Now, in BEAUti, you can change the site model to use 4 gamma categories and estimate the shape parameter (click check box with ‘estimate’ next to it), — also, change the log file names — and save as anolis2.xml. If you copy anolis.xml.state to anolis2.xml.state and run BEAST on anolis2.xml it will use the end state for the tree, birth rate, kappa and frequency parameters of the anolis.xml run as the starting state of the anolis2.xml run. For the gamma rate, it will use the setting provided in BEAUti.

You will notice a rise in posterior from about -22428 to -20328 and a rise in log likelihood from about -22453 to -20345 a whopping 2000 log points improvement. The 95% HDP intervals for the likelihood do not even overlap, so adding gamma
heterogeneity helps in fitting the model considerably in this case and the without heterogeneity model does not be considered any further.

The trees are shaped considerably different as well:

Of course, the anolis dataset with only 29 taxa and 1456 characters in the alignment is just a toy example and there is not such a large gain in speed, but for larger analyses re-using a state can help considerably.

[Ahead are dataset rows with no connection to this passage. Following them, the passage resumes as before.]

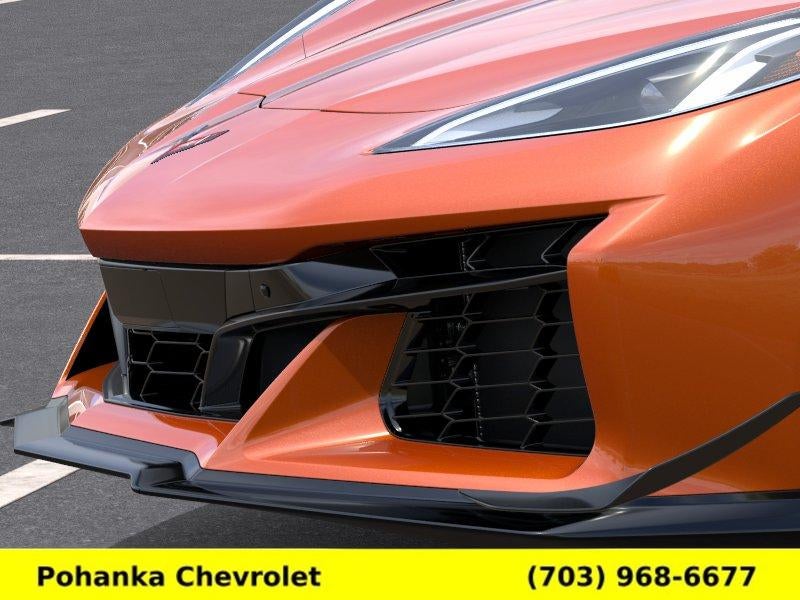 2027 Chevrolet Corvette Z06 3LZ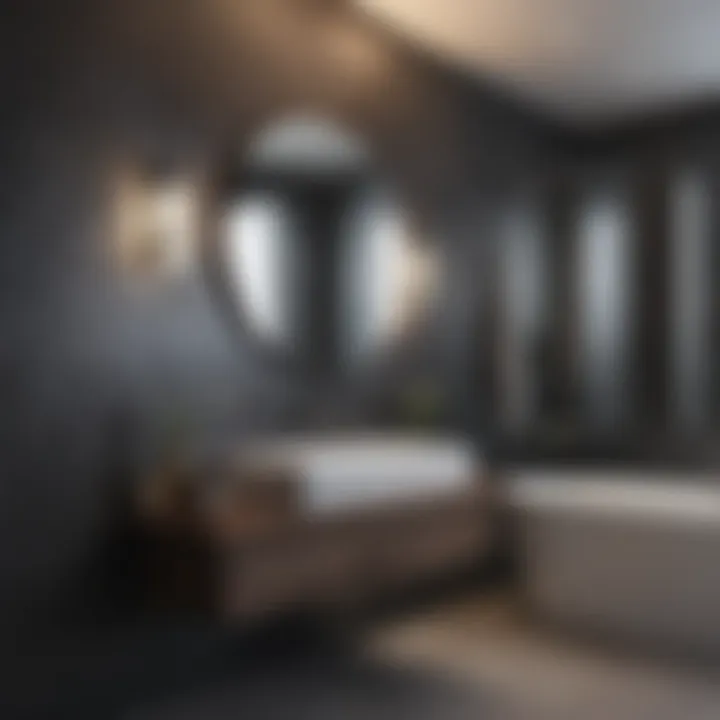 Low Maintenance Modern Bathroom Wall Panel Tips Low Maintenance Modern Bathroom Wall Panel Tips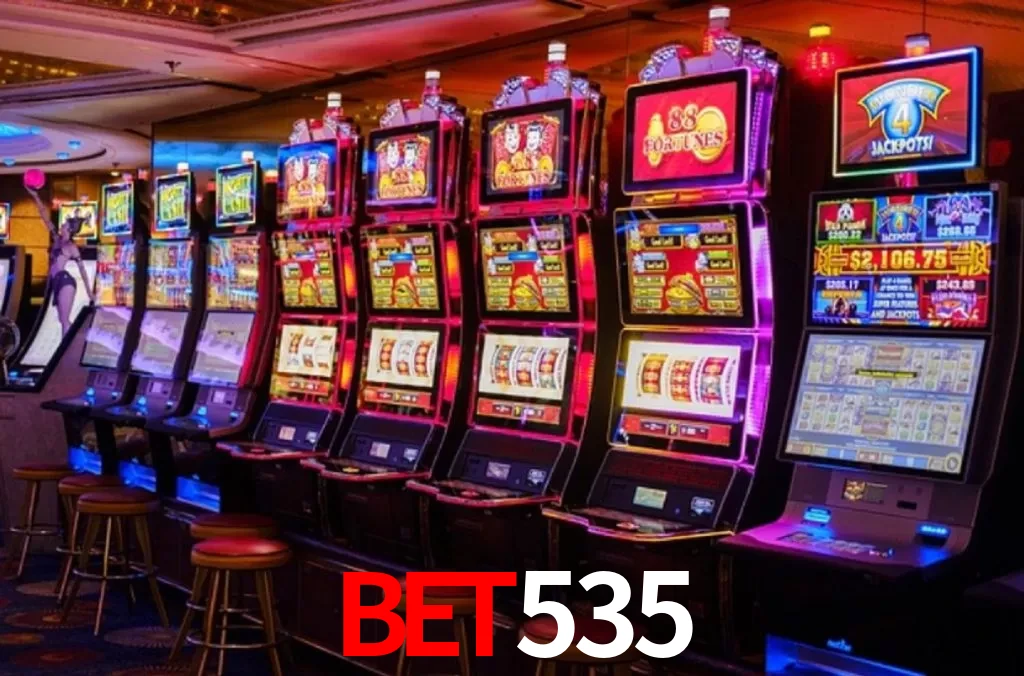 Slots bet535 - Sweet Bonanza e caça-níqueis populares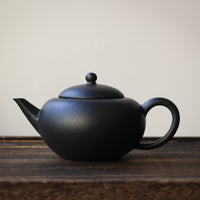 Mingshi Shuiping 明式水平 - Yixing Teapot, Wuhui technique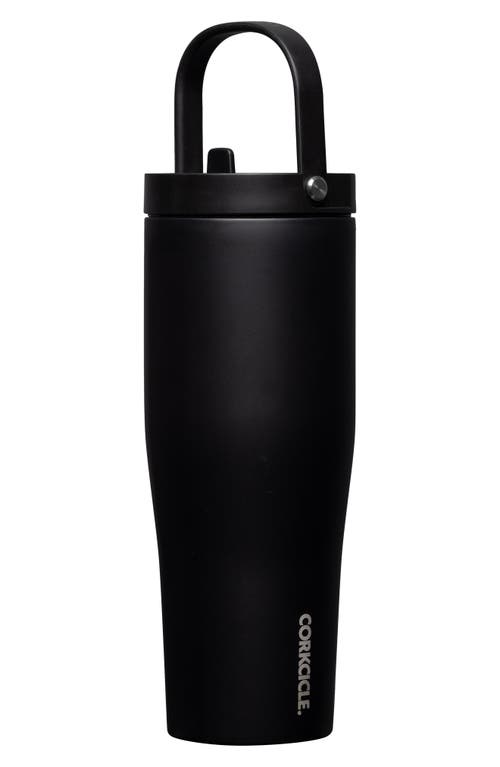 Corkcicle 30-ounce Xl Go Cup In Matte Black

Speeding up MCMC (in some cases)

When the tree is sampled from a bad area — which is almost always is initially, if you start with a random tree — the calculation of the treelikelihood can run into numerical trouble. It will switch to ‘scaling partials’, which can result in a severe performance hit. After a while, the tree can move to an area with higher likelihood and scaling is not required any more. One would think that scaling could be switched off after a while, but that is not always desirable. There are a number of schemes, like NONE, ALWAYS, and DYNAMIC, but we are waiting for the scheme that always works. The code promises this scheme:

KICK_ASS("kickAss"),// should be good, probably still to be discovered

but unfortunately, it is commented out.

One thing you can do to speed up BEAST is switch off scaling, but that may result in zero likelihoods initially. Another thing you can do is run the chain initially with scaling, then stop the chain after a little while and resume the chain. The resumed chain will start without scaling and if it is in a good state, it will not need scaling any more and run a lot faster.